5 Easy Anti-Inflammatory Recipes for Arthritis
When it comes to managing arthritis, an anti-inflammatory diet plays a vital role. An anti-inflammatory diet is full of numerous antioxidants, omega-3 fatty acids, fiber, and other nutrients. So it can help reduce inflammation, strengthen the joints, and boost the immune system. The good news is that not all anti-inflammatory recipes are onerous and time-consuming. Below, we’ve listed some easy and quick recipes that can help soothe arthritis symptoms.
1. Oatmeal with berries
This quick recipe is packed with prebiotics, antioxidants, and fiber, all of which help soothe arthritis. Oats are an excellent source of a fiber called beta-glucans, which is also an essential prebiotic that feeds healthy bacteria in the gut to reduce inflammation. Berries, on the other hand, are full of various potent antioxidants. For this recipe, use steel-cut or rolled oats as they are higher in fiber than instant oats. Top the oatmeal with berries, like blueberries or raspberries, and add a few nuts or seeds for extra nutrients and flavor.
2. Chickpeas with spinach
Spinach is a nutrient-dense leafy green. It’s rich in two polyphenols: quercetin and coenzyme Q10. Studies have linked coenzyme Q10 to decreased inflammation in people with arthritis. Chickpeas are also anti-inflammatory and high in protein and antioxidants. For this recipe, stir fry garlic, cumin, and paprika with olive oil for about two minutes. Then add chickpeas and spinach and cook until the ingredients become tender. Sprinkle some salt and pepper before serving.

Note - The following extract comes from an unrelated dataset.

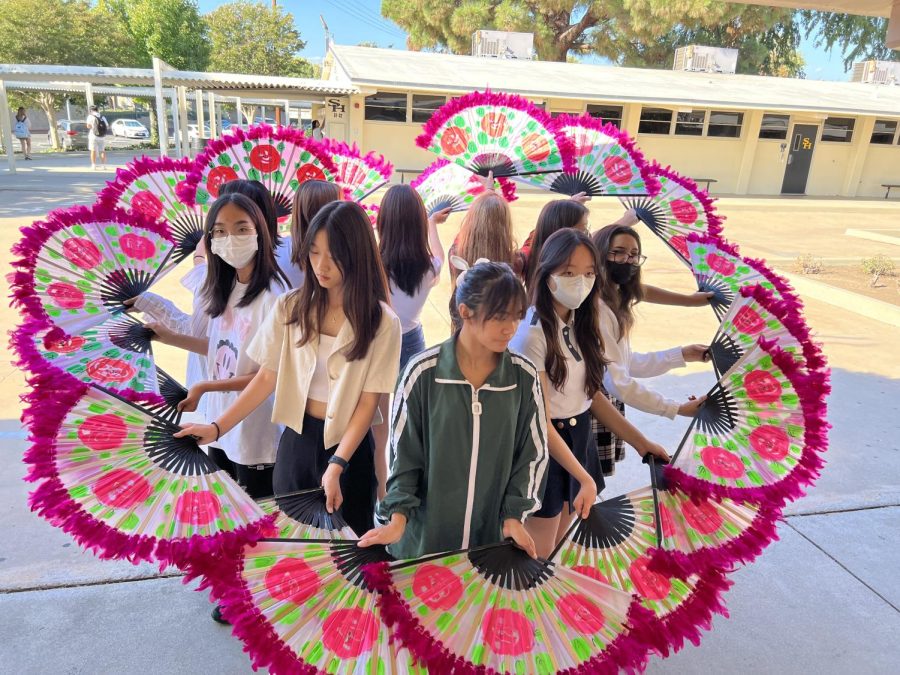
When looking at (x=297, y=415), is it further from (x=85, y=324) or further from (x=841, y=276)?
(x=841, y=276)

3. Salmon with zucchini pasta and pesto
Salmon is among the richest sources of essential omega-3 fatty acids. Omega-3s have powerful anti-inflammatory properties and have proven beneficial for arthritis and various other diseases. Use zucchini pasta for this recipe, as it’s gluten-free and won’t trigger symptoms. This recipe involves cooking the salmon thoroughly in the oven and making fine noodles out of the zucchini. Put the zucchini noodles on a plate and add cooked salmon on top. Then top the dish with pesto and parmesan for additional flavor.
4. Chia seed pudding
Chia seeds are one of the best sources of fiber. They also contain a slew of vitamins, antioxidants, other nutrients, including plant-based omega-3 fatty acids. This healthful chia seed pudding is versatile and takes only a few minutes. Simply stir chia seeds and milk together, add honey or maple syrup to sweeten the mixture, and leave it for a couple of hours or overnight. That’s it! Top the mix with berries and other fruits before serving.
5. Scrambled eggs with turmeric
It’s no secret that eggs are a rich source of protein. Egg yolks contain vitamin D, and studies have found the nutrient affects the immune system, limiting the process of inflammation. The addition of turmeric makes this recipe an excellent anti-inflammatory breakfast. Turmeric is a yellow spice renowned for its anti-inflammatory effects. For this recipe, whisk the two main ingredients with some chia seeds, coconut oil, and sea salt. Then heat some olive oil, add the egg mixture, and keep stirring until the eggs become creamy. Top the mixture with wilted spinach and pesto for some zing.